- DIRECTIVE
From the line that holds "Looking at this picture, does" to the last line of the data, copy everything exactly; leave out all the rest.

- DATA EXCERPTS
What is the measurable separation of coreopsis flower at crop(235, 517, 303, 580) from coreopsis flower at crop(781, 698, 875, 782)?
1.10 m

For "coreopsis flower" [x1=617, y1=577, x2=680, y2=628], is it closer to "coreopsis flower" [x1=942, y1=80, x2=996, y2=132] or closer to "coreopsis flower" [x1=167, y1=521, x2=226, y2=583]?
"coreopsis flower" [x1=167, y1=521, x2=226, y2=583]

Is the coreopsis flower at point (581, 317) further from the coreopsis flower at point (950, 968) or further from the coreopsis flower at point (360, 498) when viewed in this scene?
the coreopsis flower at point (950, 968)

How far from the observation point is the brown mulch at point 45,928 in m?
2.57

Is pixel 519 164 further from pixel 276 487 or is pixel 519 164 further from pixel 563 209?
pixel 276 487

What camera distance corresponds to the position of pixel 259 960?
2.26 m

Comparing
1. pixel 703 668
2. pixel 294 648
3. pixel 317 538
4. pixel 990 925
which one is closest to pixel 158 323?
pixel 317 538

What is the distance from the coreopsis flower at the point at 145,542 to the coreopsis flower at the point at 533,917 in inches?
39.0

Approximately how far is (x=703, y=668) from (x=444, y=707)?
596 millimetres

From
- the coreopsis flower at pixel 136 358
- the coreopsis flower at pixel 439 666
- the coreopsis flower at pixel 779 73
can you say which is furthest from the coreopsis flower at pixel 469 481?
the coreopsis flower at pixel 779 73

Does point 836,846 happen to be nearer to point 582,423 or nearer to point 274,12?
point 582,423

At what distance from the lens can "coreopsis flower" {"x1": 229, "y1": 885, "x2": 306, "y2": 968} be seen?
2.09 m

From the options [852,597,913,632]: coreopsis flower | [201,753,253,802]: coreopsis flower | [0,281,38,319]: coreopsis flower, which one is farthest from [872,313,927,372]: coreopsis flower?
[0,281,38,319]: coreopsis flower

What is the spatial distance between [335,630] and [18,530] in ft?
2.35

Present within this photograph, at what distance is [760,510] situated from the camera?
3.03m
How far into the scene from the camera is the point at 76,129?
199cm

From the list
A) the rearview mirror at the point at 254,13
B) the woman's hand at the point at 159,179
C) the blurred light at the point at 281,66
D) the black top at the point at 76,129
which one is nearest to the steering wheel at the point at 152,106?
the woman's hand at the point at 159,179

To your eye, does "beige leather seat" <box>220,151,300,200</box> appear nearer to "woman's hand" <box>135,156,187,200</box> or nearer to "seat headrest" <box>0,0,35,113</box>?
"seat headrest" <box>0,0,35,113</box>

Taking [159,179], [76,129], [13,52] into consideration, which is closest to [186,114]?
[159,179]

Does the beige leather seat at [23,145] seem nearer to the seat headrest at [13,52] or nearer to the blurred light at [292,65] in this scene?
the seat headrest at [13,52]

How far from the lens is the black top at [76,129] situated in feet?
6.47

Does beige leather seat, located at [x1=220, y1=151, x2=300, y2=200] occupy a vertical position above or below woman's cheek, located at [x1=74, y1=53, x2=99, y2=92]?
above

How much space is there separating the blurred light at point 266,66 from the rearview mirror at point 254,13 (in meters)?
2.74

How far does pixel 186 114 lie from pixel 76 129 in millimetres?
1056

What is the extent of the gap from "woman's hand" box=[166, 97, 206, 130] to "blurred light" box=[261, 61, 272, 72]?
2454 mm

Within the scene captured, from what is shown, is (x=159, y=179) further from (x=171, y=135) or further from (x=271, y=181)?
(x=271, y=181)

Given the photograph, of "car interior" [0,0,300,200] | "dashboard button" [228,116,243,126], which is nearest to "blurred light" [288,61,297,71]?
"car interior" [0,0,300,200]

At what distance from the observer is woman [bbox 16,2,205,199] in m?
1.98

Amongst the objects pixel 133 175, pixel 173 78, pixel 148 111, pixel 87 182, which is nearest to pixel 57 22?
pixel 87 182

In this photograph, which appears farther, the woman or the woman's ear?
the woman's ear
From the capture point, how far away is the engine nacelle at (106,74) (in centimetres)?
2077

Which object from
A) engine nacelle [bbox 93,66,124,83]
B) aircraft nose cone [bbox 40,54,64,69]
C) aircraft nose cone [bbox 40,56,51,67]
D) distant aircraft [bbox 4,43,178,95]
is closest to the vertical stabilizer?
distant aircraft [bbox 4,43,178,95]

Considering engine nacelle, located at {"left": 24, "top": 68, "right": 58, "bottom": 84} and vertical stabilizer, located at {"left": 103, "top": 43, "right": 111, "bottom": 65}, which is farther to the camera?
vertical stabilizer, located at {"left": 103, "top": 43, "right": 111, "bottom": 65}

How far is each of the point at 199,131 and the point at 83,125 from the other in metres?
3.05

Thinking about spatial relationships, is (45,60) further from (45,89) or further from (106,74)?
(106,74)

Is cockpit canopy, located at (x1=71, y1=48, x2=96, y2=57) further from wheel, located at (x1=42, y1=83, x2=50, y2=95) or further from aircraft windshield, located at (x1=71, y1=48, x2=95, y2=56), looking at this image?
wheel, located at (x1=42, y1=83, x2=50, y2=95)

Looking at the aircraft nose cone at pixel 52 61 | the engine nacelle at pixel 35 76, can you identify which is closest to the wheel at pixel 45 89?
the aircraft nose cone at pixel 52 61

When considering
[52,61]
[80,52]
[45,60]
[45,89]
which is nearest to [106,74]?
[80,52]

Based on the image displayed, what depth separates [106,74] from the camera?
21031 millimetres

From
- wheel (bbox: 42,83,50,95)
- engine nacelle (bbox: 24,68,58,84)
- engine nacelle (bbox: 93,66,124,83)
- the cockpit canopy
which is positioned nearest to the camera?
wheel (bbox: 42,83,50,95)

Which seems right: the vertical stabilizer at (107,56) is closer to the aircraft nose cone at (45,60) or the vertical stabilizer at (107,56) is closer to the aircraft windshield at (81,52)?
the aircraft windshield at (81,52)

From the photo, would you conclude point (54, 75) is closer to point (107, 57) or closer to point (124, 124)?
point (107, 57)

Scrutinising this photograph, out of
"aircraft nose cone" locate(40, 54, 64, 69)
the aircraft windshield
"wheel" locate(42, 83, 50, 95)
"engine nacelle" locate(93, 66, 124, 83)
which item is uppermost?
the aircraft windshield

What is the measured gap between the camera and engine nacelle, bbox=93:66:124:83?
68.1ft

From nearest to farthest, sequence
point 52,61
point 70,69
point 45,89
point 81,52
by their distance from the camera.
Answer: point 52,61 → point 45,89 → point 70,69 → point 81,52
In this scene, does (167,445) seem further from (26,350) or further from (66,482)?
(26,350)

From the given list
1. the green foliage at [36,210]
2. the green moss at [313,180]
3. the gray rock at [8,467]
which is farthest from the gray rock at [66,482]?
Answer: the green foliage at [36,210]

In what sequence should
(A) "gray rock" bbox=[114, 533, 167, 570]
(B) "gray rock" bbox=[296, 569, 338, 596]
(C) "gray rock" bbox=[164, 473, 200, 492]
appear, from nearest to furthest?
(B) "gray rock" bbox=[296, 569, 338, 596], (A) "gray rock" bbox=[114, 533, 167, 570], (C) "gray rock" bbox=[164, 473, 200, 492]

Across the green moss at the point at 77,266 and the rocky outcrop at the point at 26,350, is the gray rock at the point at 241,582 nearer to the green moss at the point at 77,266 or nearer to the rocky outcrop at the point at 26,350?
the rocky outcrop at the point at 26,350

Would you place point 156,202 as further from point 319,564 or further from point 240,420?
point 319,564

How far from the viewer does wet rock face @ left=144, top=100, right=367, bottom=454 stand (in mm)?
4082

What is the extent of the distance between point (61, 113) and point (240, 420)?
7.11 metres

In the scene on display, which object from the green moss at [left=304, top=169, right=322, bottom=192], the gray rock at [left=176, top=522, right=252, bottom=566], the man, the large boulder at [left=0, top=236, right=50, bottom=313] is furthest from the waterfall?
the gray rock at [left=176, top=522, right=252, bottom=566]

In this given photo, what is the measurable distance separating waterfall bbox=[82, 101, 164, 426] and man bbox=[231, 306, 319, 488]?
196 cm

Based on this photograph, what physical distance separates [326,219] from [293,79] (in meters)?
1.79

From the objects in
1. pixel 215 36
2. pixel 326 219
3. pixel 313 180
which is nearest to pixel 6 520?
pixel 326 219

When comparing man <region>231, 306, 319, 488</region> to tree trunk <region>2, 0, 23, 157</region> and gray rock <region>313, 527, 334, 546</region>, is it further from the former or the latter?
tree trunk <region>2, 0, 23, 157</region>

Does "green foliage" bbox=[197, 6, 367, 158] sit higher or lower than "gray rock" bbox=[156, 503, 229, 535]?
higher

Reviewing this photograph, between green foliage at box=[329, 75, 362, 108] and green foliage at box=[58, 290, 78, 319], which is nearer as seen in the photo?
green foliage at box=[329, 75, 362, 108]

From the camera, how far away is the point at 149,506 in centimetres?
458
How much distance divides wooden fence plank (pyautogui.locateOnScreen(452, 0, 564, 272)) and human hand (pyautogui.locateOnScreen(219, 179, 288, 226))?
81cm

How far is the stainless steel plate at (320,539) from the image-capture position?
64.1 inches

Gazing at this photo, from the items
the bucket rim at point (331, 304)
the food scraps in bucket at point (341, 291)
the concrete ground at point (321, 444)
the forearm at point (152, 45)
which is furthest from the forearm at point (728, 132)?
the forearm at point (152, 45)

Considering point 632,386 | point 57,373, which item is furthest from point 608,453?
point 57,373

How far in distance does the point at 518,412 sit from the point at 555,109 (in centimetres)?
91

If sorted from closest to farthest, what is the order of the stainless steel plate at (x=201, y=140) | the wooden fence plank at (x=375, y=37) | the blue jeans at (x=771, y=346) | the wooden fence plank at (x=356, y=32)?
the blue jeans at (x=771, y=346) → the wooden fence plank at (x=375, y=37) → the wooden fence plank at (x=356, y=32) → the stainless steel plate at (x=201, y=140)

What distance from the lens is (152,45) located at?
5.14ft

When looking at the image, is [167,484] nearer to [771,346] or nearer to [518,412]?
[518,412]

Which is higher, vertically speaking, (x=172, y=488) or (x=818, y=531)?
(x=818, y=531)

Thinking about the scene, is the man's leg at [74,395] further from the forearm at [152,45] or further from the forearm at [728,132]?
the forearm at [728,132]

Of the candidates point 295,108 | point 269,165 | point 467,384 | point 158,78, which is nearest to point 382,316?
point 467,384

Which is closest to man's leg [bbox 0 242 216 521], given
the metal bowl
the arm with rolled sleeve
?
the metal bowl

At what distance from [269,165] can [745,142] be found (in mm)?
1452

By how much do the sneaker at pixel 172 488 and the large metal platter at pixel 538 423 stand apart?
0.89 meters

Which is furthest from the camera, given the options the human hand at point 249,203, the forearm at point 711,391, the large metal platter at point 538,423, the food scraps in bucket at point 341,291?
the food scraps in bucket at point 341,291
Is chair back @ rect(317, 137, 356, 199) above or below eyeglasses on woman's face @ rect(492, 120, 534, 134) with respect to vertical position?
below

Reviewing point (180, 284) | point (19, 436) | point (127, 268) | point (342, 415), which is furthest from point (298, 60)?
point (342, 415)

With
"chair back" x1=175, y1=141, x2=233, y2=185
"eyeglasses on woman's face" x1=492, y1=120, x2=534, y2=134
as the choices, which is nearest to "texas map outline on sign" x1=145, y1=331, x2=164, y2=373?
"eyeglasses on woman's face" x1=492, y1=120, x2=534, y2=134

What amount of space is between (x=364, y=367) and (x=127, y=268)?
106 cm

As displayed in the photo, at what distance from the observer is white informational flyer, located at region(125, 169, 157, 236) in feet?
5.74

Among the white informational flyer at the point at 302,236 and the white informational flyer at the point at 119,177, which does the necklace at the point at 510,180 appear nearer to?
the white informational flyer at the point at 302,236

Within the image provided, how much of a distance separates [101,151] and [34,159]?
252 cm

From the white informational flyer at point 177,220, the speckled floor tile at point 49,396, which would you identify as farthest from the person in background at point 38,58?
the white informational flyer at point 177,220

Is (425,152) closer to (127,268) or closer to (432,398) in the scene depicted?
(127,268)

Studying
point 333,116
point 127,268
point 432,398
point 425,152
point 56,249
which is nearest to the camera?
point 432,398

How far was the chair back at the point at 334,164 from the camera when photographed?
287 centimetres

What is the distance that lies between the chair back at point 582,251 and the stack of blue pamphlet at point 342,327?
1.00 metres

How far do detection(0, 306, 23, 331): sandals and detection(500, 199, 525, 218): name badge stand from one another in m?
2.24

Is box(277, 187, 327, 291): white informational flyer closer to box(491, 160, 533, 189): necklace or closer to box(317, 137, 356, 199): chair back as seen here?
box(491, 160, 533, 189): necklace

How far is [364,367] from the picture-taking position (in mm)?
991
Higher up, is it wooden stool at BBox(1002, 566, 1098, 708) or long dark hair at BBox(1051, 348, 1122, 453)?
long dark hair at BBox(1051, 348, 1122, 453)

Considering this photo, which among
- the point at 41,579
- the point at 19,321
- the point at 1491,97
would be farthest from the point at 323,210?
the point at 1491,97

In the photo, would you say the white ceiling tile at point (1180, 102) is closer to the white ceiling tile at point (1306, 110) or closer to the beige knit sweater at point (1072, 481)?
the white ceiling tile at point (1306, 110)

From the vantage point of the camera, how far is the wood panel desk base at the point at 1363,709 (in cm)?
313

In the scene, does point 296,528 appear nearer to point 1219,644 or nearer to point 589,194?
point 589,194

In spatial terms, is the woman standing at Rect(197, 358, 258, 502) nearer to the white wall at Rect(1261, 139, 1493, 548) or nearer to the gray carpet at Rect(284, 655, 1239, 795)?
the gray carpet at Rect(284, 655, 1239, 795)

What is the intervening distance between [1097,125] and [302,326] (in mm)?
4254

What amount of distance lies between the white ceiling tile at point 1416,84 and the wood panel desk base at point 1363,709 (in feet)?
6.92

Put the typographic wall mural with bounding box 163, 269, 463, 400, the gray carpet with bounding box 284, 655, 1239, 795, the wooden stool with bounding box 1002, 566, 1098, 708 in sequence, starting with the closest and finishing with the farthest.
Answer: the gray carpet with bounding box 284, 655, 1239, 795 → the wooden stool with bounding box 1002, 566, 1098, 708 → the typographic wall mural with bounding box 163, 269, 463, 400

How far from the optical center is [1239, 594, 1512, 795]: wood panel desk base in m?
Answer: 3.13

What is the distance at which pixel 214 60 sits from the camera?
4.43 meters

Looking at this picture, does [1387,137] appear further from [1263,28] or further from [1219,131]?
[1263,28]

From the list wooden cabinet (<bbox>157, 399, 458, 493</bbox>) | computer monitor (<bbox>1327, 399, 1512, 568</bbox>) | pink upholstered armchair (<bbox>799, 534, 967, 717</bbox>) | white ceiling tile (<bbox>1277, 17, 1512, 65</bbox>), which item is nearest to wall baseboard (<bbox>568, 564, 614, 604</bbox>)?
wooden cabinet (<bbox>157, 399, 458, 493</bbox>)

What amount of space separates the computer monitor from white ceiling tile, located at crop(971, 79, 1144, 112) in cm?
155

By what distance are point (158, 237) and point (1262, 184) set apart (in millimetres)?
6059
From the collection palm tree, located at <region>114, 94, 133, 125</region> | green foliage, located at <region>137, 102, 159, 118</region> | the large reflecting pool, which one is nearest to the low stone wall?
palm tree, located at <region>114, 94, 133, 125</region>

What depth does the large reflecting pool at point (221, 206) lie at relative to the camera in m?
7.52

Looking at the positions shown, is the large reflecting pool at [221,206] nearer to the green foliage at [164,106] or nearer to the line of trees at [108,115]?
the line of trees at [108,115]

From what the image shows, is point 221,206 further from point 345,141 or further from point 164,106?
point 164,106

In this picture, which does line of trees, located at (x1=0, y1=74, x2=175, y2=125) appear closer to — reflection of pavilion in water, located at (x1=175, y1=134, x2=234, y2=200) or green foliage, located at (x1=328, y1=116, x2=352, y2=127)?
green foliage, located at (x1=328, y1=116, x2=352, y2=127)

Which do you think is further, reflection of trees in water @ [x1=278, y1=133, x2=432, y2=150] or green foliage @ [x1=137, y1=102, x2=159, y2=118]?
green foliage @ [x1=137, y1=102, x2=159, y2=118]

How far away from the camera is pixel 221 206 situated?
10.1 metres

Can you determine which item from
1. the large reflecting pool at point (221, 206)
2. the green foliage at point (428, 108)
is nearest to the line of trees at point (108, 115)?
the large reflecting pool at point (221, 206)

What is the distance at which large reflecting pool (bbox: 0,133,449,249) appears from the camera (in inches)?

- WRITTEN ANSWER
Looking at this picture, does [1387,137] appear further from [1263,28] or further from [1219,131]?
[1263,28]

From the list wooden cabinet (<bbox>157, 399, 458, 493</bbox>) | computer monitor (<bbox>1327, 399, 1512, 568</bbox>) | pink upholstered armchair (<bbox>799, 534, 967, 717</bbox>) | white ceiling tile (<bbox>1277, 17, 1512, 65</bbox>), which item is nearest to wall baseboard (<bbox>568, 564, 614, 604</bbox>)?
wooden cabinet (<bbox>157, 399, 458, 493</bbox>)

What amount of space separates the computer monitor from white ceiling tile, located at crop(971, 79, 1144, 112) in cm?
155

By what distance are point (158, 237) and point (1262, 184) set apart (in millimetres)?
6059
From the collection palm tree, located at <region>114, 94, 133, 125</region> | green foliage, located at <region>137, 102, 159, 118</region> | the large reflecting pool, which one is nearest to the low stone wall?
palm tree, located at <region>114, 94, 133, 125</region>

What depth does the large reflecting pool at point (221, 206) lie at relative to the camera in m?
7.52

Looking at the positions shown, is the large reflecting pool at [221,206] nearer to the green foliage at [164,106] or nearer to the line of trees at [108,115]?
the line of trees at [108,115]

From what the image shows, is point 221,206 further from point 345,141 or further from point 164,106?
point 164,106

In this picture, which does line of trees, located at (x1=0, y1=74, x2=175, y2=125) appear closer to — reflection of pavilion in water, located at (x1=175, y1=134, x2=234, y2=200) or green foliage, located at (x1=328, y1=116, x2=352, y2=127)?
green foliage, located at (x1=328, y1=116, x2=352, y2=127)

Which do you think is further, reflection of trees in water @ [x1=278, y1=133, x2=432, y2=150] or green foliage @ [x1=137, y1=102, x2=159, y2=118]?
green foliage @ [x1=137, y1=102, x2=159, y2=118]

How far away from the camera is pixel 221 206 situated?
10.1 metres

Can you determine which item from
1. the large reflecting pool at point (221, 206)
2. the green foliage at point (428, 108)
is nearest to the line of trees at point (108, 115)?
the large reflecting pool at point (221, 206)

What is the distance at which large reflecting pool (bbox: 0,133,449,249) appears from the camera (in inches)?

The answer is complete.